Without including any images, repeat the data exactly.
── Given records ──
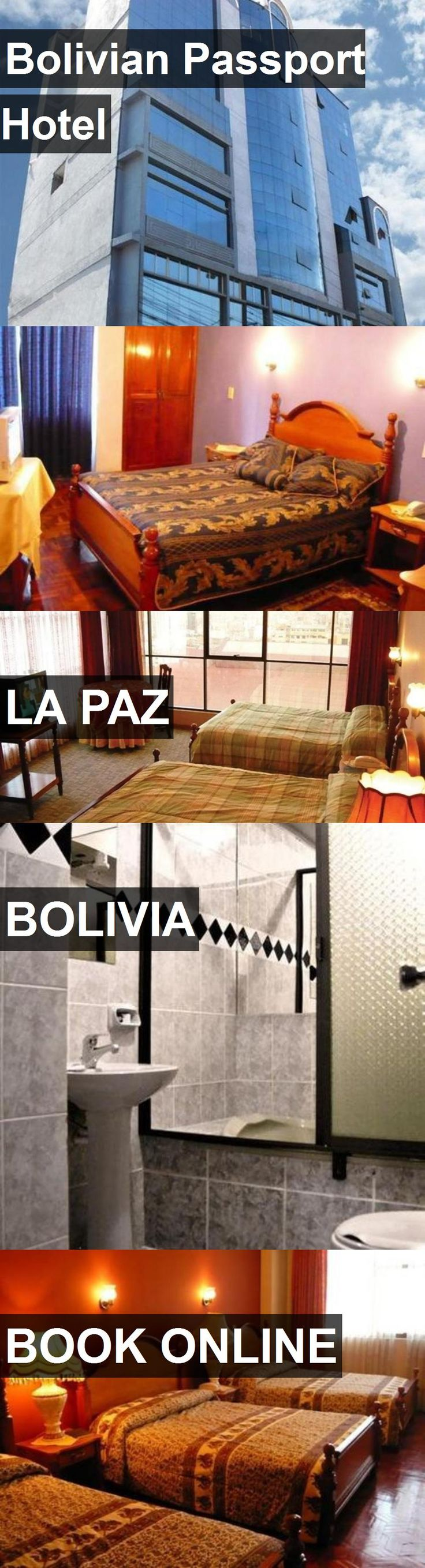 Bolivian Passport Hotel in La Paz, Bolivia. For more information, photos, reviews and best prices please follow the link. #Bolivia #LaPaz #travel #vacation #hotel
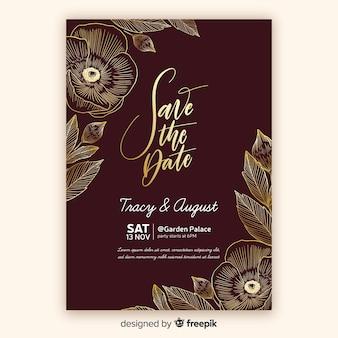 Gouden bloemen bruiloft uitnodiging sjabloon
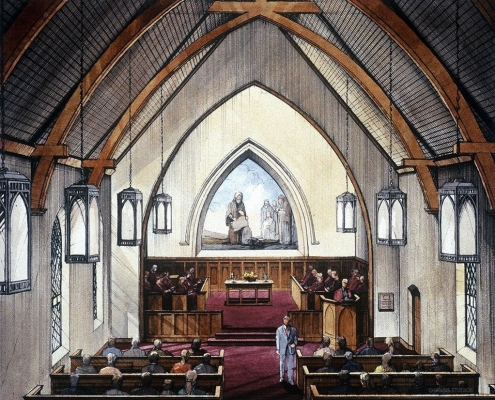 Pen & Ink with Watercolor Architectural Rendering of Church Sanctuary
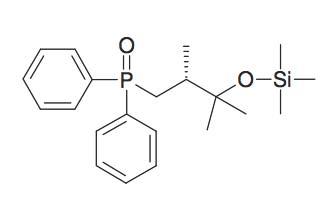 [3-(Diphenyl-phosphinoyl)-1,1,2R-trimethyl-propoxy]-trimethyl-silane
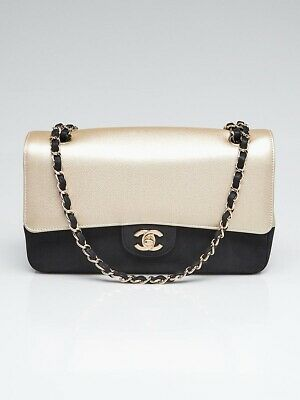 35f8974b980b NWT CHANEL SO BLACK MEDIUM CLASSIC DOUBLE FLAP 17S White Crumpled ...
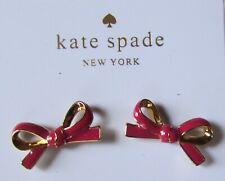 Kate Spade New York Earrings Skinny Mini NEW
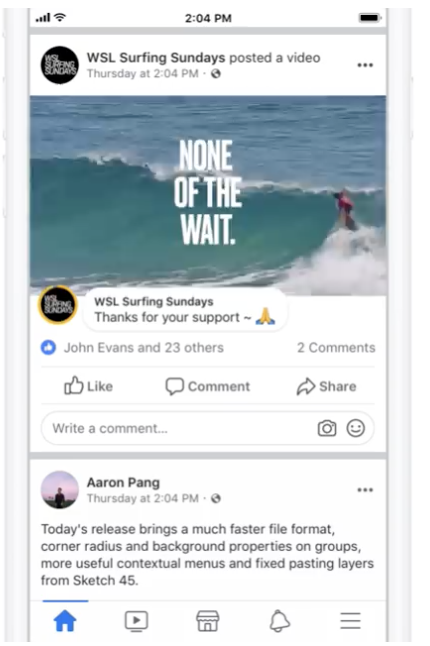 Facebookのインストリーム動画に表示される広告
───
* Response area:
 Bolivian Passport Hotel in La Paz, Bolivia. For more information, photos, reviews and best prices please follow the link. #Bolivia #LaPaz #travel #vacation #hotel
 Gouden bloemen bruiloft uitnodiging sjabloon
 Pen & Ink with Watercolor Architectural Rendering of Church Sanctuary
 [3-(Diphenyl-phosphinoyl)-1,1,2R-trimethyl-propoxy]-trimethyl-silane
 35f8974b980b NWT CHANEL SO BLACK MEDIUM CLASSIC DOUBLE FLAP 17S White Crumpled ...
 Kate Spade New York Earrings Skinny Mini NEW
 Facebookのインストリーム動画に表示される広告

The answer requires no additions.